Does anyone have any experience with narrowing a early seventies Eldorado/Toronado Transaxle. It will be used in a rear wheel drive configuration and will be aligned straight with no steering box. Any help, ideas or drawings would be appreciated. Need to get to 63" or less over all length. Thx
I assume that you are talking about narrowing the half shafts, and yes, it's been done lots of times for mid-engine swaps. The old Mid-Engineering chassis that was designed to replace the VW floor pan in kit cars used Corvette trailing arms and custom half shafts to get the correct width. Of course, the exact suspension design you select will determine how you do this. If you're planning on using the FWD suspension and torsion bars with a locked steering linkage, you'll need to ensure that the CV joints have sufficient axial movement to avoid binding at full suspension travel. If you narrow the crossmember and keep the control arms at stock length, you also need to be sure that the center link is narrowed by the same amount to avoid bump steer. If you narrow the control arms, then you need to shorten the tie rods to match. If, on the other hand, you are using a custom suspension design, like Mid-Engineering, then there are different concerns depending on the details of the design.

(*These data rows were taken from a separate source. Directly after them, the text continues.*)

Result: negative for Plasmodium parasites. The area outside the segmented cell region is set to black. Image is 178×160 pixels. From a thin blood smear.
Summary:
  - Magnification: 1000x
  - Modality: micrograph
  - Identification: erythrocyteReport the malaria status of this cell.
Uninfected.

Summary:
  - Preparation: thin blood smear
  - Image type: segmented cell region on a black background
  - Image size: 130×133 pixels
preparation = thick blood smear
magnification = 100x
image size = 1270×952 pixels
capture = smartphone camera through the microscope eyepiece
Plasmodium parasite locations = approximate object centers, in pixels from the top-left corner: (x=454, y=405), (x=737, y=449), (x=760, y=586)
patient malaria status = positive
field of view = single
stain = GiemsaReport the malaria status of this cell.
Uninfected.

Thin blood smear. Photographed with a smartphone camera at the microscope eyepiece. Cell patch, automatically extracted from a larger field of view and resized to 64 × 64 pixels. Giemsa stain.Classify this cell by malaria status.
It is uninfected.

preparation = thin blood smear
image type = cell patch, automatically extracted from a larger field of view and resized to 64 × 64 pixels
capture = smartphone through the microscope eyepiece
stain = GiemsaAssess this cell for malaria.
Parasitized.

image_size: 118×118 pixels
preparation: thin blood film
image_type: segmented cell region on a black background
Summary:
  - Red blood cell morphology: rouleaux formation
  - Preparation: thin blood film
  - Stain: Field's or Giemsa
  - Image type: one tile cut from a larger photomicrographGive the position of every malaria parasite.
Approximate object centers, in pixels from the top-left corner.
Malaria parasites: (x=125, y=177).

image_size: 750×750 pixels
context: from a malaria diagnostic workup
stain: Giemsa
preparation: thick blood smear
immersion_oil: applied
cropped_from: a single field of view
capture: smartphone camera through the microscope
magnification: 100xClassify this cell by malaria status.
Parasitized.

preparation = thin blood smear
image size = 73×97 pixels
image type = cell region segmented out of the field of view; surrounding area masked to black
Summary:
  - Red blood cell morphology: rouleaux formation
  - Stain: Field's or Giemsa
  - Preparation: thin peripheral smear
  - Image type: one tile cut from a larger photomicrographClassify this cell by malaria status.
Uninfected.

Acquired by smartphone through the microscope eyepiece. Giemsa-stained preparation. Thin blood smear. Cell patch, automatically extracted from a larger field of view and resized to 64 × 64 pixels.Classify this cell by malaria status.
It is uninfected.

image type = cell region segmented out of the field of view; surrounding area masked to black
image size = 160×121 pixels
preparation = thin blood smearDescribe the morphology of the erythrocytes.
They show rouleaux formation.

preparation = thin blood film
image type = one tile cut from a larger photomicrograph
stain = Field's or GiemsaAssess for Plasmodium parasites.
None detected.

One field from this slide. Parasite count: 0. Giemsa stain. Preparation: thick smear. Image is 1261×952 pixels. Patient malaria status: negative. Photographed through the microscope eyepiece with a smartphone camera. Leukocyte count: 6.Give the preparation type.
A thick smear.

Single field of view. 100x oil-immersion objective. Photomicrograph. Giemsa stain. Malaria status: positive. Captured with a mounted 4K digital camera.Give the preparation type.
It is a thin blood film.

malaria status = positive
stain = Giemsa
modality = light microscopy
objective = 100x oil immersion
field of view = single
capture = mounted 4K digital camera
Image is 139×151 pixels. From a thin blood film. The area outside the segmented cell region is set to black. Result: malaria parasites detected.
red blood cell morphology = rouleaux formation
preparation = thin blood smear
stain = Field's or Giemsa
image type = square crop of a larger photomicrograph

He said no steering. Don't ask me why, but I remember that it needed 59 ford station wagon ujoints to match the cv to a corvair rear suspension. Just something that has stuck in my mind.
I did it to a Kelmark type GT-40 type body using a 500CID Caddy a couple of times we used the stock suspension and took the torsion bar off and use a coil spring aft on the lower control arm the only hard part was finding wheels that looked good as stocker's worked the best but with today's FWD cars and current offsets that should not be a problem
Yeah, I got that. When you use a FWD suspension in a RWD adaptation, you need to lock the spindles somehow. The easy way to do that is to keep the stock center link and tie rods and simply fix the center link to the crossmember. This allows the suspension to articulate while not introducing bump steer problems. Go look under the back of a Fiero or Fiat X1/9.
By the way, I will be using a 500 inch Caddy and the transaxle so hooking to another motor will not be nessesary. This will be going under a van. I wish I had some drawings because I might consider building a 2x3 subframe to cradle this onto the stock chassis. Any copies of Chassis Manuals??? Thanks and keep up the help. DM
The CSM probably won't help. What Mid-Engineering did was to build a 2x3 frame that ran low at the front then kicked up and over the exhaust manifolds, with a crossmember over the chain cover on the trans. The motor mount scheme (at least on the Toronado) uses a single front mount on the block and a pair of mounts at the back of the trans chain cover. Mid-Engineering hung these rear mounts from the rearmost crossmember on the frame. Also, since they were using the Corvette trailing arms, the front of these arms mounted to the frame at about the front of the block, where the frame started to kick up. There used to be drawings on the web, but the links don't work anymore. You might want to search for Kelmark kit cars, as many of them were built with the Mid-Engineering chassis.
Bill Porterfield (of Mid-Engineering fame) also built a mid-engine 1978 442. Photos of that car are here and you can see some of the details of the drivetrain mounting. This is not exactly the same as used on the Kelmark chassis, but it's similar. http://www.hotrodharrys.com/cars/showarticle.php?articleID=4
I put an olds in my bmw coupe, uses the stock bmw trailing arm rear suspension and beam with shorter bmw driveshafts, turned up some adapters for the shafts to fit the olds flanges theres some more pics in my album, might give you some more ideas
This little truck runs what appears to be a Cad 500 in the bed. I don't know a thing about it though. It showed up at the Run to Roslyn in 2007 in Roslyn Wa.